In regards to potential new employers calling the old employer, in CA. (where I live) an old employer can only say whether or not the person can be rehired or not. NOTHING ELSE. I would check with your state's Employment Development Department or Labor Board. If the old employer says anything else, they can be held liable for that. I am also suggesting that you find someone to talk to immediately. From the sound of your post, you can't talk to your husband. Everyone needs someone to talk to. Please find someone. Maybe an old professor, a former colleague whom you trust even a therapist or mental health advocate. Use EAP (employee assistance programs) which should come from your old employer since the stress of overtime, firing is due in part to them.

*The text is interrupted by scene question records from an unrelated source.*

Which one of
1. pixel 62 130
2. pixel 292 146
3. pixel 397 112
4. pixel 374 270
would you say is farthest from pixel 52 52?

You say that you were fired 2 weeks or so ago. I am not sure then, when you say that you get hired, they do a background check and then you are fired. How would you know that? It is my experience that you wouldn't even get hired before the background check was completed. Remember, be honest.
Answer the questions on the application or to the person honestly. If the question asks if you have ever been convicted of a felony...........answer no. You haven't. If it asks if you have been convicted of a misdemeanor, then answer truthfully. Sometimes, people will give you a chance to explain yourself. 1997 is a long time ago and before you were a nurse.
I am not trying to be nosy or to pry..........but have you considered looking into marriage counseling so that maybe your husband can begin to understand you and that you have someone to talk to that cares about you?
Have you thought about a separation so that you don't have the added pressure of his anger on your shoulders about getting a job?
You will find a job. If you practice a particular faith, turn to that. I have one and let me tell you that I worked for someone for almost 2 years who HATED LPN's........absolutely HATED us. My life was miserable. I had a headache for 2 years. When she walked on the unit, people would scatter like bugs. But my patients brought me there everyday. NOONE was going to keep me from them. I paid my dues, said my prayers every single day before I walked on that unit. And when my time came to leave for something better and closer to home, I resigned. I can't tell you how relieved I was. The headache that I had for two years disappeared. I think God wanted me to know how much I really wanted to be a nurse. You will find the same thing. Give yourself some time. PM me if you want to talk. I will keep you in my prayers.